Schwarz’s project focused on poverty’s impact on health outcomes. She created a “pocket card” for clinicians to carry and use in clinic visits to initiate difficult conversations with their patients and their patients’ parents to uncover information about social determinants to health such as housing security, access to healthy food, and educational resources for children.
“The questions were carefully written to be sensitive and non-judgmental,” says Schwarz. “For example, ‘Do you ever have trouble paying for heat or electricity?’ ‘Do you have any questions about your immigration status?’”
Schwarz also helped lead a national campaign on child poverty as part of the American Academy of Pediatrics Advocacy Committee and co-authored an article published last winter in Pediatrics about the importance of advocating for children beyond the walls of a clinic.
Integrating advocacy with patient care
The Keystone schedule notably carves out time for afternoon visits to neighborhoods in Boston where residents perform community assessments. “The goal is for them to become advocates for their patients by becoming more aware of socioeconomic disparities and unique community resources,” says Distler.
Schwarz recalls the day she and a small group of residents took a bus to Dorchester, tasked with finding affordable child care, fresh food, safe parks and housing for a family of four. “That experience really helped us understand our patients more, and be better prepared to connect them to resources.”
While every residency program in the country must address advocacy in some way to comply with the new ACGME rules, Keystone stands out for its integrative, robust approach. “It’s definitely a model that can be replicated elsewhere,” says Schwarz.
Distler says the response from residents who have completed the program has been largely positive.

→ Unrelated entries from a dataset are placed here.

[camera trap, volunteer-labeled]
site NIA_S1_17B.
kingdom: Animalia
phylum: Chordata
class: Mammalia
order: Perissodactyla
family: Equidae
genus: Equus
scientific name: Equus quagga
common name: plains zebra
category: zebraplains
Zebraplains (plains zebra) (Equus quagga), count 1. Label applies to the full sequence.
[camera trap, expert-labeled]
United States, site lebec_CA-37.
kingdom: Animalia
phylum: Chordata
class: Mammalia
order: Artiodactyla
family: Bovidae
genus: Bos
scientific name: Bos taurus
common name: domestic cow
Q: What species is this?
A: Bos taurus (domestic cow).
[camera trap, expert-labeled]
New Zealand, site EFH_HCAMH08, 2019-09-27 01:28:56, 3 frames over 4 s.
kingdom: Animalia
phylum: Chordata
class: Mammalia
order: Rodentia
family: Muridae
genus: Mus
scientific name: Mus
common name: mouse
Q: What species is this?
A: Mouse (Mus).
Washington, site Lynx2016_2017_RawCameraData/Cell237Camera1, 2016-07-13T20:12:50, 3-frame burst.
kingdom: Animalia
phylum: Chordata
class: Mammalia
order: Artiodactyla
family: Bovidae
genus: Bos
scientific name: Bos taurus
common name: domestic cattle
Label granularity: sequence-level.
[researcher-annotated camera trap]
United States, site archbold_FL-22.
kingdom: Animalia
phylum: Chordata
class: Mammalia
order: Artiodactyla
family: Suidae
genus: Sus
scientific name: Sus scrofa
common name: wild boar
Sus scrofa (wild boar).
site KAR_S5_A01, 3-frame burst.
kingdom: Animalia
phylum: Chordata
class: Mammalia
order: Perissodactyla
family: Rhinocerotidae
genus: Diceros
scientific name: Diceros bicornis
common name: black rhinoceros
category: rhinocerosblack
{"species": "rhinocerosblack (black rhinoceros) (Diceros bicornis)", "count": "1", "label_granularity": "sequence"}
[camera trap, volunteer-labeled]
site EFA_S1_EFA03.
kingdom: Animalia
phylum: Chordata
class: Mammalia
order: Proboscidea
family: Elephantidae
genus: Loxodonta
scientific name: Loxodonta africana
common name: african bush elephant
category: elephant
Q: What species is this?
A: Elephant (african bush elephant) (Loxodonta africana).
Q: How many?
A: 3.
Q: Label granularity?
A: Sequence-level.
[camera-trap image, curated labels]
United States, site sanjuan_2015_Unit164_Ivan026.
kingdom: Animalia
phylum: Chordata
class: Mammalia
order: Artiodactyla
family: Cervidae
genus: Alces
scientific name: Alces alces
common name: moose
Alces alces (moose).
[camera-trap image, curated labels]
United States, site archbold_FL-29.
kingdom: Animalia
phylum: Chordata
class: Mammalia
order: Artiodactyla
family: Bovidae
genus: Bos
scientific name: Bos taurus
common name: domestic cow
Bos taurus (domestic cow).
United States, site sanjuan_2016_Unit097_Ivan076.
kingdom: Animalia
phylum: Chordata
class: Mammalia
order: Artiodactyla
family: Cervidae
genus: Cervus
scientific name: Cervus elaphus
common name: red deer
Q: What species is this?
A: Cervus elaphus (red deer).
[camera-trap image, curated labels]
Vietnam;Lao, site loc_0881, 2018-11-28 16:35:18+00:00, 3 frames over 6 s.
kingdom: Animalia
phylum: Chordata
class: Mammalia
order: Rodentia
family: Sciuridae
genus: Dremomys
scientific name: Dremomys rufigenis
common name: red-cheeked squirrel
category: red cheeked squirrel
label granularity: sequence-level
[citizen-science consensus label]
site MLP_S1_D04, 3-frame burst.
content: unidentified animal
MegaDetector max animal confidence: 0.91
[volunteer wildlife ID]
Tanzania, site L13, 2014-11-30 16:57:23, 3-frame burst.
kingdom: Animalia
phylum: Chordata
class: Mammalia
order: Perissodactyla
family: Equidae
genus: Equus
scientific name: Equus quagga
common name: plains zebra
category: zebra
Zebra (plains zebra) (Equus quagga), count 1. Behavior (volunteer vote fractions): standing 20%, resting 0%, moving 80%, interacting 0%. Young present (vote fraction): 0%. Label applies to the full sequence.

While at first many thought Keystone would be a “lighter” schedule compared to a typical rotation, they soon realized that it wasn’t lighter, just different. “They were traveling across town a lot and had to be able to apply concepts as they learned them in real time,” says Distler. “It was fun to watch the residents think critically about their chosen issues, dig deep, and work on projects that had really far-reaching impacts.”